I am looking for a generic way dealing with such cases. Perhaps I should define 'eval' differently, or maybe I can resort to some tactics which will fold these coercions into
form shown above?

Thanks!

Sincerely,
Vadim Zaliva

I do not know if it is much relevant, but maybe you could consider using these two functions:

Definition castl {x y : nat} {A : Type} (H : x = y) : Vector.t A y -> Vector.t A x :=
  match H in _=t return Vector.t A t -> Vector.t A x with eq_refl => fun x => x end.

Definition castr {x y : nat} {A : Type} (H : x = y) : Vector.t A y -> Vector.t A x :=
  match H in _=t return Vector.t A x -> Vector.t A t with eq_refl => fun x => x end.

These functions are specializations of eq_rect to Vector.t.

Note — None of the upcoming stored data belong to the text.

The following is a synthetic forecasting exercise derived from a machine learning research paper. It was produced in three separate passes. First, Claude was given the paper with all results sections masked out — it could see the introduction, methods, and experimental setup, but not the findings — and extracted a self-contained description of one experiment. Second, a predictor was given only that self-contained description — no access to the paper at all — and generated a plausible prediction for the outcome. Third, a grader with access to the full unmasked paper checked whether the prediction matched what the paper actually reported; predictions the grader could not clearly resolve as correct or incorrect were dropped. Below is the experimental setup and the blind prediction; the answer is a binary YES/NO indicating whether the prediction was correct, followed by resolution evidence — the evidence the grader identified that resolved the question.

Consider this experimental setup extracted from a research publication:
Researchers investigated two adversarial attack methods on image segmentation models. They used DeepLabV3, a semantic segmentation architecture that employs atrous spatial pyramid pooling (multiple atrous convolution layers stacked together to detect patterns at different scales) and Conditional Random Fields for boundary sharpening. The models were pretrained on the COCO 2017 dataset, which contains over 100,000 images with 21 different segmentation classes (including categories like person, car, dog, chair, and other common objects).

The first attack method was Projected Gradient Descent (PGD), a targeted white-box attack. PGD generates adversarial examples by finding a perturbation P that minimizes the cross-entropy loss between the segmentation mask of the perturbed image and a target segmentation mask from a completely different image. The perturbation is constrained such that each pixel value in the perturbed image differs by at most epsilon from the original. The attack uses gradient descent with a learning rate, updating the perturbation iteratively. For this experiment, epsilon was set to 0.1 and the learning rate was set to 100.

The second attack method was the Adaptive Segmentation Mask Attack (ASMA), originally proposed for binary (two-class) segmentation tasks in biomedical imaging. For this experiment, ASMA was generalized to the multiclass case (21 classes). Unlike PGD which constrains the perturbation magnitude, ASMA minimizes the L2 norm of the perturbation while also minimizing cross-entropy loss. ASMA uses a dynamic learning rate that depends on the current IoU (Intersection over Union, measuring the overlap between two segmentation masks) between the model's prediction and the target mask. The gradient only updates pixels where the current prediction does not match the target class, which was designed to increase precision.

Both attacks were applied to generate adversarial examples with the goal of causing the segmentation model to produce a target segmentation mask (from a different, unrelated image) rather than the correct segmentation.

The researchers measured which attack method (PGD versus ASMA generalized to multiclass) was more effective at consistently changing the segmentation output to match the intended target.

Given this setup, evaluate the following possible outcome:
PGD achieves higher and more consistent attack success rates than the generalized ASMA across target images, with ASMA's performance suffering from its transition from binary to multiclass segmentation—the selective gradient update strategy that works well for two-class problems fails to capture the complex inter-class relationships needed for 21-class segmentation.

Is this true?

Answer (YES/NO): YES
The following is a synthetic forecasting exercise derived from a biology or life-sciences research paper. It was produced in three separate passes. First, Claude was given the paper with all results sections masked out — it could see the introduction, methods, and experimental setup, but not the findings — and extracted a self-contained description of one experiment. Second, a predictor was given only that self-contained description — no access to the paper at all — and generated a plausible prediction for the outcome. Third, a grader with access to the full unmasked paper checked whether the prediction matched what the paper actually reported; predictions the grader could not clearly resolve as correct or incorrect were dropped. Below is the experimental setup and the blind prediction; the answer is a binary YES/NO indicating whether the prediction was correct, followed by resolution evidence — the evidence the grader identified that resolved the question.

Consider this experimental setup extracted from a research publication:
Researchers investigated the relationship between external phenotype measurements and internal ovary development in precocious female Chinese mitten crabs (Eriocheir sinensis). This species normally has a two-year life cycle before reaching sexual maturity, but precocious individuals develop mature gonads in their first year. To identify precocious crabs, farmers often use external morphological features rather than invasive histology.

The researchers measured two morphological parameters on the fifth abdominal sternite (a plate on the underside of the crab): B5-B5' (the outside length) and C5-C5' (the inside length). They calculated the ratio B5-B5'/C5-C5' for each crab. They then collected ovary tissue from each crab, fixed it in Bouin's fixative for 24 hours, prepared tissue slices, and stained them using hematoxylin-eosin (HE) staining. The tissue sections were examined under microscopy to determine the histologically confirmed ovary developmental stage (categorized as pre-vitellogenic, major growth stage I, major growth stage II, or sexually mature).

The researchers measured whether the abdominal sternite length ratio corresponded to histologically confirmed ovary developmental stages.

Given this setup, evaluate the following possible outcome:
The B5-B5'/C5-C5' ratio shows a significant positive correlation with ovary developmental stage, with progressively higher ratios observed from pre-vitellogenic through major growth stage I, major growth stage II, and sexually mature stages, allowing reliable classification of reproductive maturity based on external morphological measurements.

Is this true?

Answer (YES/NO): YES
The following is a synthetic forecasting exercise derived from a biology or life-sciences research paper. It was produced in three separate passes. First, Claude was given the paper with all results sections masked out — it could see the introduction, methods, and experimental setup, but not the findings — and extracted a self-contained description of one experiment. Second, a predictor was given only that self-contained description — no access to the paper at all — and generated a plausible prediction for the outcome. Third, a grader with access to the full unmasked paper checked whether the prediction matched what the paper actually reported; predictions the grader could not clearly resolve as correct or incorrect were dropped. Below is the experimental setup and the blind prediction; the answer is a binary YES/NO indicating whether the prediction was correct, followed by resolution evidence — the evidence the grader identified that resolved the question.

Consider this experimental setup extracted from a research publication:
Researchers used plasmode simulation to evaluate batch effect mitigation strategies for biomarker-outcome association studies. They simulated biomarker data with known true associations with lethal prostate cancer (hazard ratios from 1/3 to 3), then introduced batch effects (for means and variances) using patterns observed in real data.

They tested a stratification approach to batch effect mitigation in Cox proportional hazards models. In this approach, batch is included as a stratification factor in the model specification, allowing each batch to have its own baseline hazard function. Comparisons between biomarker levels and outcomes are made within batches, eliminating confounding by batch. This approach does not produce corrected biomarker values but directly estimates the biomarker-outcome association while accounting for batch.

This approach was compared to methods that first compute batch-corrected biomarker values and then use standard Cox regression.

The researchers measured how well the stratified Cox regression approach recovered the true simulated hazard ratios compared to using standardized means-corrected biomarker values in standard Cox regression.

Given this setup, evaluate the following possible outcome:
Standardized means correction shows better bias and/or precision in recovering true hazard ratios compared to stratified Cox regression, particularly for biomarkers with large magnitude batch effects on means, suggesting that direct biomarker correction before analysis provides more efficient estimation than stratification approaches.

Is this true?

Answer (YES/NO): NO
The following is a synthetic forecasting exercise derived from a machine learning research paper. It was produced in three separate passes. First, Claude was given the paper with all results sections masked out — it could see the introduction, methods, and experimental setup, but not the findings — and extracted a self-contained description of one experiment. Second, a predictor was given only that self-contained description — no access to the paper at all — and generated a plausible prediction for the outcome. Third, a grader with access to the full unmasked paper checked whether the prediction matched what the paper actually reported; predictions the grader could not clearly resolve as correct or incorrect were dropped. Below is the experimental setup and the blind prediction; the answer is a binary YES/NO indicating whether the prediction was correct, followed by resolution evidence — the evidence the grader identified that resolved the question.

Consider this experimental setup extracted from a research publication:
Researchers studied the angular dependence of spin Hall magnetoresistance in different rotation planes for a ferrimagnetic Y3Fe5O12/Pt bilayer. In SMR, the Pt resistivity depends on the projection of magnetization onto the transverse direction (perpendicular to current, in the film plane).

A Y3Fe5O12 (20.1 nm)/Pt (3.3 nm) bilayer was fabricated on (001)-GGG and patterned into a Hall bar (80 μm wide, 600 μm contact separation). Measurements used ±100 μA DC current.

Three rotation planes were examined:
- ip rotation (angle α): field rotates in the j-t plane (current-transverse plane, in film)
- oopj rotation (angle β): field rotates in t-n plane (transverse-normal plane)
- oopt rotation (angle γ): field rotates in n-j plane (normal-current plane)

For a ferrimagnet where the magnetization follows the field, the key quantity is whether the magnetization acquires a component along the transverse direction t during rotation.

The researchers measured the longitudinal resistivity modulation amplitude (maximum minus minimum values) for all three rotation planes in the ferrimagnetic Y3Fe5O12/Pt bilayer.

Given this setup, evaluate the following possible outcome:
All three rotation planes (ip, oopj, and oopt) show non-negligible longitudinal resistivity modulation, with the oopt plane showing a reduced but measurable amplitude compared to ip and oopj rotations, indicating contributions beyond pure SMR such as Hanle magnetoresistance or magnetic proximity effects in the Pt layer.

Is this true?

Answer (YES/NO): NO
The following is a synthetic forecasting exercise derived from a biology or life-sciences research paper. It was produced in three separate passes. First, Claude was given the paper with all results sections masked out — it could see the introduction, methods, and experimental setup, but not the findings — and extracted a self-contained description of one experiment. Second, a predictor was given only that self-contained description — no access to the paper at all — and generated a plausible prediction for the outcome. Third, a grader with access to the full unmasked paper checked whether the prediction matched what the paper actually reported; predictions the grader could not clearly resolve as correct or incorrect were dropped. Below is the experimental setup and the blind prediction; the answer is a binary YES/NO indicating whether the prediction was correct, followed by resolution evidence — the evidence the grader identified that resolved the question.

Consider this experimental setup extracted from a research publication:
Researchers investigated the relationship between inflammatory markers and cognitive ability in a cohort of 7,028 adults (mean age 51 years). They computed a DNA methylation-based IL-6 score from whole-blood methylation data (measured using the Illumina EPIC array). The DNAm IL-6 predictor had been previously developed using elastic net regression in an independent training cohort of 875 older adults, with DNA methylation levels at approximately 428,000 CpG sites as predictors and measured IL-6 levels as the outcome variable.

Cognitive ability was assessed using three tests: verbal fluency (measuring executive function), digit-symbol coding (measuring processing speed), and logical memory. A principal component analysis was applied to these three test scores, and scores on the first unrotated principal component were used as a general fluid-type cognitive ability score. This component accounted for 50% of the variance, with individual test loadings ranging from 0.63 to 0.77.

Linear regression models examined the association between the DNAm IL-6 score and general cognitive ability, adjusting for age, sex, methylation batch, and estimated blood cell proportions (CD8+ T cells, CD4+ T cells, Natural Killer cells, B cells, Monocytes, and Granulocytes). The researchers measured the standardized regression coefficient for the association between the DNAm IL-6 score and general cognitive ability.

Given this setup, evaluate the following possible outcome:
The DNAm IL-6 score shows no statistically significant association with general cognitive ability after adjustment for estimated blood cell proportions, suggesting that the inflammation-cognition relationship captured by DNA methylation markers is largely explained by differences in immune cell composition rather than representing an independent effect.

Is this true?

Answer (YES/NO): NO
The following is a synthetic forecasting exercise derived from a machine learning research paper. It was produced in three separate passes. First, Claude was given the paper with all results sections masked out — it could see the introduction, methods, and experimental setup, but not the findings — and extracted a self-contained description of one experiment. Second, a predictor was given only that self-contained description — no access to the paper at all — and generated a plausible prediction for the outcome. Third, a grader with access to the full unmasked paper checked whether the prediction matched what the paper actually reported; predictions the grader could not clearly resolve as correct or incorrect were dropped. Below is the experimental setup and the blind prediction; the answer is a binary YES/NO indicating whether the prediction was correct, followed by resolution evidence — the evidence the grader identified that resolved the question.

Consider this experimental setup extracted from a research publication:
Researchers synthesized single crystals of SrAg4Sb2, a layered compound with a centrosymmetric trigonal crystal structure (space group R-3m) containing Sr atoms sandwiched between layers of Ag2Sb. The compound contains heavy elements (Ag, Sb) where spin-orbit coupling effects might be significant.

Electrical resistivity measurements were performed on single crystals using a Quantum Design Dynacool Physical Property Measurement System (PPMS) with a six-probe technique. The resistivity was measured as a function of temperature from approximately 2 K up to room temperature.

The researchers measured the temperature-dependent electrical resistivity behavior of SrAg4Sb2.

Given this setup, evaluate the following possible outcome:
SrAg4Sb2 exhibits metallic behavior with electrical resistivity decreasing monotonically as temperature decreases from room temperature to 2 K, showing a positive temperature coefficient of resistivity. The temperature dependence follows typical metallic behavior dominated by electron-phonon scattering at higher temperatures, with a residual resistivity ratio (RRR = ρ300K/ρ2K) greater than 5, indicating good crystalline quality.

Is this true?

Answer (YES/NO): YES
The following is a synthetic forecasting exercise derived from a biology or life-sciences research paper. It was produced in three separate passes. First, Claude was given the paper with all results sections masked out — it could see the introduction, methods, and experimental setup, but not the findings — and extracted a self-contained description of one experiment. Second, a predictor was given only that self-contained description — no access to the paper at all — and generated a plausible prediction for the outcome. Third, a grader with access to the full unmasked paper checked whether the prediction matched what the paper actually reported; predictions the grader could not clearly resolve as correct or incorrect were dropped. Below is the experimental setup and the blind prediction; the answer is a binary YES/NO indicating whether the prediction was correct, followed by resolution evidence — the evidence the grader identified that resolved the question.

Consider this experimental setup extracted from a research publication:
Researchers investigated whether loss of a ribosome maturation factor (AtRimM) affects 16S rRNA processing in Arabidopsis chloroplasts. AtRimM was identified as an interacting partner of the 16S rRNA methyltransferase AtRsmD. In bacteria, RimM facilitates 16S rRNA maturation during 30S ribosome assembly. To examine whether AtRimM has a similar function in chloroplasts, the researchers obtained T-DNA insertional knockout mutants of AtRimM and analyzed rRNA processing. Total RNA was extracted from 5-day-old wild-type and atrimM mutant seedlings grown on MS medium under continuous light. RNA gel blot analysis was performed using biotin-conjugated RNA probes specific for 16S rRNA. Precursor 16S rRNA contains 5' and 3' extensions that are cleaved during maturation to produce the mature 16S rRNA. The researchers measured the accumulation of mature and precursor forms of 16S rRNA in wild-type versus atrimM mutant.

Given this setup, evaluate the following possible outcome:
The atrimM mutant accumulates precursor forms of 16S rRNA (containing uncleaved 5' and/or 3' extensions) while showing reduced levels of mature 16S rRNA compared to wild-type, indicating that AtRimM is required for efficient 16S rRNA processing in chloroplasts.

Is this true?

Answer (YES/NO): YES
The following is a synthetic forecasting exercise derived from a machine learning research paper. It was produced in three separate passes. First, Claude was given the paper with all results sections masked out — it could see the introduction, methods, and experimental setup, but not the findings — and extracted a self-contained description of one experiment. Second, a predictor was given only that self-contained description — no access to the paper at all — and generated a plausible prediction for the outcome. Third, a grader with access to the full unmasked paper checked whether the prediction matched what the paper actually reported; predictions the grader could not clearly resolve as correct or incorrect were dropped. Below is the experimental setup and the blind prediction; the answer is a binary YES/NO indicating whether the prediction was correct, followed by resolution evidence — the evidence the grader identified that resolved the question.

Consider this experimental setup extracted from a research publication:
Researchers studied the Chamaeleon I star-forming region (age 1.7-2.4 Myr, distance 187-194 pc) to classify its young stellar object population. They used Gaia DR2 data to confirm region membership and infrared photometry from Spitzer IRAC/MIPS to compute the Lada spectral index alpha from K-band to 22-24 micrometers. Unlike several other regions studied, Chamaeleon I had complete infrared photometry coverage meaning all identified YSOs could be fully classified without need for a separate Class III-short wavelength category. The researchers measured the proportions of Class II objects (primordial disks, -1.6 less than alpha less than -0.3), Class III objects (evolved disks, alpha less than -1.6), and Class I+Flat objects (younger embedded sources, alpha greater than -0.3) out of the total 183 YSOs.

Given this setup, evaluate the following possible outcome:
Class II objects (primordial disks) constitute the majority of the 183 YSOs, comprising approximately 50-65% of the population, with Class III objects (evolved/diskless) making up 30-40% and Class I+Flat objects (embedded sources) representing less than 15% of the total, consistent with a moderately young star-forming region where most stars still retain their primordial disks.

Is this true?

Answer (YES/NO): NO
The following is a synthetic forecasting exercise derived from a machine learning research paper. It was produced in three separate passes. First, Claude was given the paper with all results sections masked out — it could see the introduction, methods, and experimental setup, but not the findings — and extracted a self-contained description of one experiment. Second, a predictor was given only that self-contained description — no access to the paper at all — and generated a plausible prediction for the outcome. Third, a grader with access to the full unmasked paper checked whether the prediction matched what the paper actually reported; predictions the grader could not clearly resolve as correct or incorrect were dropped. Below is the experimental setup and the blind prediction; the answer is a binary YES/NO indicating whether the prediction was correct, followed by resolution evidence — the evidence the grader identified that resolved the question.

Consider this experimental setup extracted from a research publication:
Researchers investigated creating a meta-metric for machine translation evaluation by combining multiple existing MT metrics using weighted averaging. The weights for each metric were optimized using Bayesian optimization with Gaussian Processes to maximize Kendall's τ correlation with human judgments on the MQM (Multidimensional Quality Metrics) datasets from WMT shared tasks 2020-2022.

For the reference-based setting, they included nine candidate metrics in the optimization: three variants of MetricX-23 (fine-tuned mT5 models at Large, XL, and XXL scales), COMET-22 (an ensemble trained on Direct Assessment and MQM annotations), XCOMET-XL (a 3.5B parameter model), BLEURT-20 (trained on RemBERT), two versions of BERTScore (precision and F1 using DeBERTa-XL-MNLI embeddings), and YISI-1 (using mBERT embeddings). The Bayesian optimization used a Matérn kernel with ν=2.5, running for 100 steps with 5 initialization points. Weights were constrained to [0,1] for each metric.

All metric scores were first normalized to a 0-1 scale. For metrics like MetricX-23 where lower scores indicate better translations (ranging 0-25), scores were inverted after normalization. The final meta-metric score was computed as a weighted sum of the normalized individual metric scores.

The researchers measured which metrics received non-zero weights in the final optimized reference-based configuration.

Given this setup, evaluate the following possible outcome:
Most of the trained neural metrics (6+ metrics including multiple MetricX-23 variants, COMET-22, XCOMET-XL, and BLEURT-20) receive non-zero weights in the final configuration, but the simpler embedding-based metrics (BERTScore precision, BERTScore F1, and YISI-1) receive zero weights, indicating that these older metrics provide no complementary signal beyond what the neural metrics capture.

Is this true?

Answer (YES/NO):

That means that you would end up with

  x : nat
  H : 1 = 1
  ============================
   f (castl/r (evalT_obligation_1 1 T1 nat [x] H eq_refl) [x]) = x

This would slightly increase readablity.

Note that dealing "computational" terms dealing with equalities is often very tricky. You often have to generalize the right arguments.
From there, I would need to test some ideas with Coq to test if it works or not (too tricky for me to solve it without the interpreter).